The Neurobiology of Learning: Perspectives from Second Language Acquisition (Book Recommendation)


Since I’ve transitioned in my work to being more interested in lexicography, I haven’t had time to do a significant amount of reading in Second Language Acquisition.  But, I recently picked up The Neurobiology of Learning: Perspectives from Second Language Acquisition.  I would highly recommend it to anyone with the responsibility of teaching languages, whether ancient or modern.

Some readers may find the neurobiology a bit dense, but it’s not too dense if you have read at least a little bit on the subject.  I may be misjudging that since I did my undergraduate work in psychology, but even so, I think the structure of the chapters makes it possible for anyone to benefit from the book.

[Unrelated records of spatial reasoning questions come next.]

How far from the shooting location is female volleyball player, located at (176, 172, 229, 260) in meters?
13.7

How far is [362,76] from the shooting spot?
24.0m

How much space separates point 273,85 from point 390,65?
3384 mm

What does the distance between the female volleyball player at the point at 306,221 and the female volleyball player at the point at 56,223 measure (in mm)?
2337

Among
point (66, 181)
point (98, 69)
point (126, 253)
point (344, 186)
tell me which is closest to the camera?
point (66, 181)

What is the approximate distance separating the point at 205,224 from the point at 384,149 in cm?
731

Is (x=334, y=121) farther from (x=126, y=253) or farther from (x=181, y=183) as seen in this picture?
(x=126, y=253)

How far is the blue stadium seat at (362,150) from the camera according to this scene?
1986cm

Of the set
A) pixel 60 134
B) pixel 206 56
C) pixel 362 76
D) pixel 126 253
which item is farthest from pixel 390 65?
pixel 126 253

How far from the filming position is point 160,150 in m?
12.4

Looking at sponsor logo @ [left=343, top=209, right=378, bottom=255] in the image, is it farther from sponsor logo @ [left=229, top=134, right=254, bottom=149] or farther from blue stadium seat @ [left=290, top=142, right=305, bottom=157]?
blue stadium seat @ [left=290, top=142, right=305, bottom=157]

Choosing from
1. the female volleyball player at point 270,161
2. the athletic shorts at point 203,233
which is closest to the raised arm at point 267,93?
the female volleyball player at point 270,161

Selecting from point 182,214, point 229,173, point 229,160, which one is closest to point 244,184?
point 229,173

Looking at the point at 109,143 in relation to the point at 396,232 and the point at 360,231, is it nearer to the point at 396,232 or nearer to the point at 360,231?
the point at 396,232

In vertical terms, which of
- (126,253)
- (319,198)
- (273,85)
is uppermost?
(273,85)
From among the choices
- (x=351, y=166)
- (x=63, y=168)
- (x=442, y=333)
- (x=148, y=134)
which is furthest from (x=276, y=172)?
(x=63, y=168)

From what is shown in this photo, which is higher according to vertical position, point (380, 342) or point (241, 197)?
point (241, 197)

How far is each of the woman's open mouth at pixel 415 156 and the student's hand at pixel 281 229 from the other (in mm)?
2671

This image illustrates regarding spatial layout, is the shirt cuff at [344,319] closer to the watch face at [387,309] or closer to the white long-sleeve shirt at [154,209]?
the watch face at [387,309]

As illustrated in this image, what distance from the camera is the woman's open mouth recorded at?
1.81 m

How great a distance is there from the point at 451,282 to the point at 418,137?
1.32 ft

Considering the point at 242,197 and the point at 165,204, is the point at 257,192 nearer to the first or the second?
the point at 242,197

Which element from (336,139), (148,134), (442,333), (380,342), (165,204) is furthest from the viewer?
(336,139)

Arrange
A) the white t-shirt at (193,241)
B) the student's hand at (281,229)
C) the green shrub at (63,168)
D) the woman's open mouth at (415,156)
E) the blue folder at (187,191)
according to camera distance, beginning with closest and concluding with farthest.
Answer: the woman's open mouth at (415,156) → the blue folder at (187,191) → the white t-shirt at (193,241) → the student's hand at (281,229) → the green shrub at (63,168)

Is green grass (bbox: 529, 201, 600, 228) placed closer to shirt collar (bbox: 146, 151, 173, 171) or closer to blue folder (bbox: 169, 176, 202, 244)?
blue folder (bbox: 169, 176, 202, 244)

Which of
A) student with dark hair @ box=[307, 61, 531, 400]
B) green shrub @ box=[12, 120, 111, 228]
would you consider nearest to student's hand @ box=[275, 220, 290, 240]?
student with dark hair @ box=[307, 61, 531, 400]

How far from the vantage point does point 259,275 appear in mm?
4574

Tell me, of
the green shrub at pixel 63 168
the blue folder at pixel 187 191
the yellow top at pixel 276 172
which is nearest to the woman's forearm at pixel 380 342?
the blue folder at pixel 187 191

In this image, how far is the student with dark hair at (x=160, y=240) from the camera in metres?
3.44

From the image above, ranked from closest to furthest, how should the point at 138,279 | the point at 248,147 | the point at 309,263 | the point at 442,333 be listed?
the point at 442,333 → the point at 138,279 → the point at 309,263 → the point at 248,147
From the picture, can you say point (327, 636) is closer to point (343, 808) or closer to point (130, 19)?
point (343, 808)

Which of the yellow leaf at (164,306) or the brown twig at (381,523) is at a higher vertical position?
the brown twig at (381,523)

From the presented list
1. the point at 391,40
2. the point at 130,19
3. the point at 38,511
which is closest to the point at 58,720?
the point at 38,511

The chapters are generally structured with an introduction, a section on the neurobiology of a particular area, e.g. motivation, attention, etc., and then a section drawing applications from the neurobiology.  I think the application sections are readable for anyone.

Some insights from the book were new to me and others not so much.  For example, one new piece of information for me was the research on aphasia and second language learners, which suggests that a second language is not learned like a first language, despite much of what modern communicative language instruction suggests following Krashen who was probably influenced by Chomskyian conceptions of Universal Grammar.  Even if there is an innate mechanism for first language learning (which the authors of the book also doubt — and so do I), it doesn’t appear that same mechanism is at work in second language learning.* The book highlights a number of other reasons for this beyond research on aphasics, but I’ll let you check out the book for that.

A less new to me insight, which nonetheless could bear repeating in the age when people like to talk about “the best way to learn a language,” is that “brains are as different as faces.”  As such, people will all learn a little bit differently, and there is not a “best” way to learn a language for that will work for everyone.

In sum, I highly recommend the book.

* I don’t mean this to suggest that Krashen’s work was all bad. In fact, some methodology he suggests has worked well in experimental research.  Only I think he gets the underlying mechanism wrong.